Trying to win one for the ‘Bammer

How obvious can you be?  This weeper was big on today’s Chi Trib front page:

When 17-year-old Brianna Rice was diagnosed with celiac disease in February, she had health insurance.

She doesn’t now.

In the months that followed her diagnosis, her insurance company, American Community Mutual Insurance, combed through her medical records and ruled that her parents lied on her application last year.

In May, American Community not only canceled her policy, but also rescinded coverage all the way back to the day it started — Nov. 1.

Etc. 

Add Georgie Ann Geyer’s column of personal trial-morphed into argument for ObamaCare, and you have a one-two effort to massage believers and seduce fence-sitters:

WASHINGTON — I am sitting here, filled with a disbelief so profound about those of my fellow citizens who don’t seem to believe that we are in the grasp of horrendous health-care and insurance problems that I could scream, were not so many others screaming!

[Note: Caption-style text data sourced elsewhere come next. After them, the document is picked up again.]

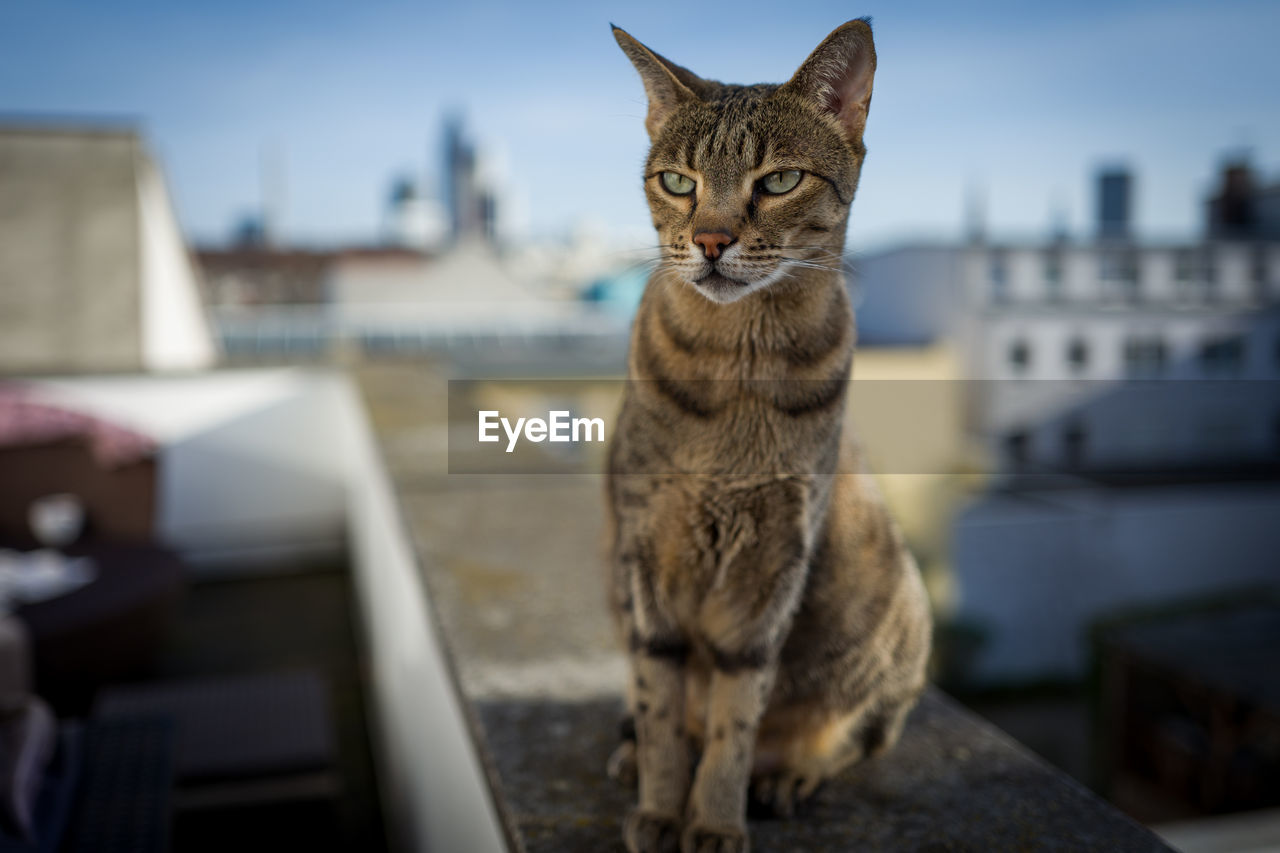 Tabby Cat Looking Away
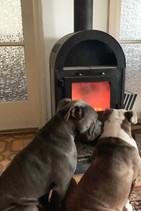 Bullies beim Wärmen vorm Ofen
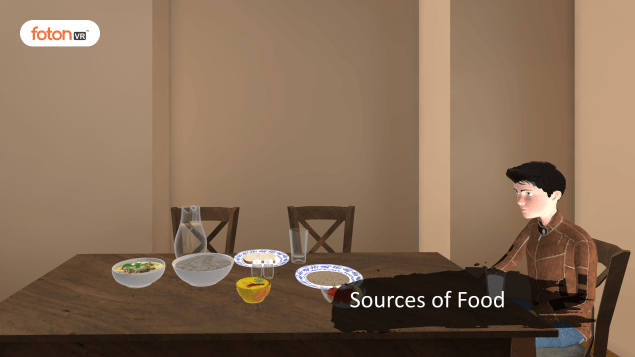 Virtual tour 1 Sources of Food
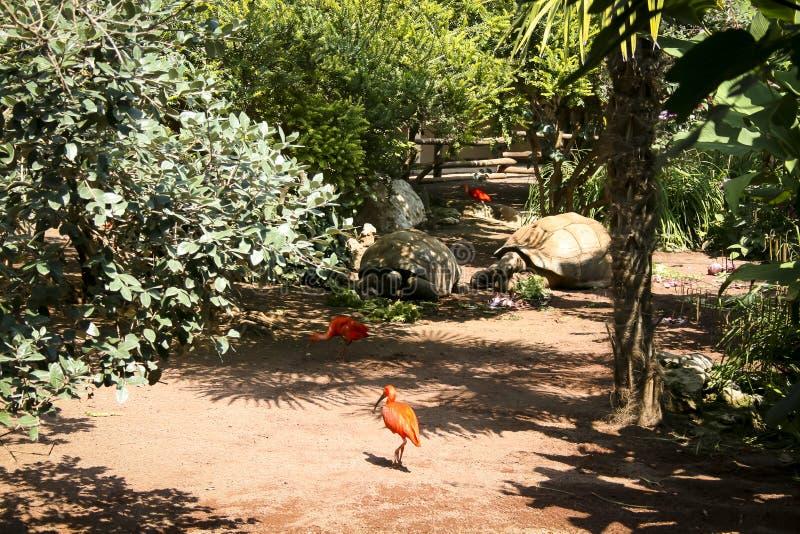 Les animaux du zoo, l'ibis écarlate De taille moyenne, elle atteint une envergure d'environ 90 cm photo libre de droits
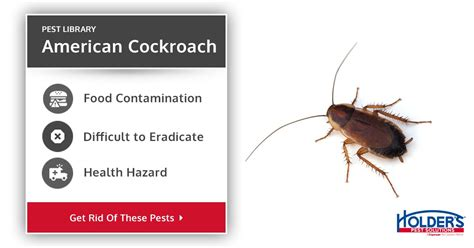 american cockroach types facts   identify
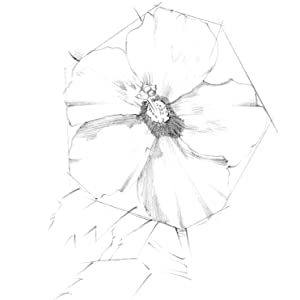 Shading Before shading the petals in step 2, study where the shading falls how petals rippled effect
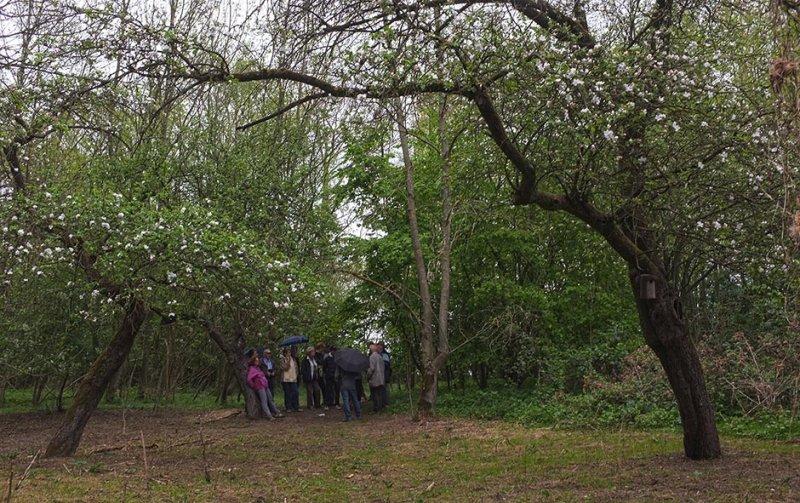 Pfungstädter Moor - Streuobstwiese 2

I could buy the ensuing sentiment if it were about impending economic dissolution through national debt that throttles growth and inflates the cost of everything in sight:

[I]t would seem that many Americans still don’t believe we have a deadly serious dilemma. It’s the old “It-can’t-happen-to-me” theme, mixed up with the ridiculous idea that government can’t do anything good at all. So let me offer my own personal story.

It’s a sad story, well told.  But she urges on us a course that will lead to a much sadder one for most of us, being “deeply touched,” as she is,

by the overarching idea behind President Barack Obama’s speech last week. “It is wrong,” he said, for not all Americans to have health insurance, “and nobody should be treated that way in the United States of America.”

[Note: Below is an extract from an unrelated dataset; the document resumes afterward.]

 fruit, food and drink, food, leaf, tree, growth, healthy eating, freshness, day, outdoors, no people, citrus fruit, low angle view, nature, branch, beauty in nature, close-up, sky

Or anywhere else?  Sad it is that a smart woman with decades of experience in analyzing and deciphering world problems would so judge a national crisis as to find herself

wondering whether those who are so perfervidly against government-run alternative health insurance care at all about those of us whom the private health-care system has treated with such errant and selfish shabbiness. Who knows? Maybe next time it will be one of them.

Maybe next time it will be all of us sinking into economic and civilizational mediocrity in a fond, foolish hope inspired by deeply touching oratory.

Meanwhile, how about a newspaper with editors who aren’t so obvious about where they stand?

Later, from Reader M.: I had the same impression you did when I got my Tribune Daywatch this morning.  Yes we need healthcare reform – I get it.  Let’s deal with unscrupulous insurance companies.  Better yet, let’s deal with ambulance chasing lawyers. 

But let’s not rush into something because of a tug at the heartstrings – whatever we decide to do in a moment will take years to undo, if it is poorly crafted.  My daughter lives in Canada, and has seen the real deal when it comes to government healthcare.  She is not impressed.  Neither am I. 

I am not happy with the status quo, but I don’t want a system that will ration care or limit my options if I choose to invest my own money in my health.

What’s the quota?

“Where’s the diversity?” asks Wednesday Journal head.  “[One] minority among 36 new teachers ‘unacceptable,’ says Collins.”

Of the 36 teachers hired for the current school year in District 97, one is a minority, a development that the Oak Park’s elementary district’s superintendent calls troubling and unacceptable.

She’s not kidding:

Along with hiring one black teacher, the district hired one minority administrator, an assistant principal, who also is black. In a stern statement read during the board’s meeting last week, Superintendent Constance Collins vowed the district will do better next year in finding and hiring minority teachers and administrators.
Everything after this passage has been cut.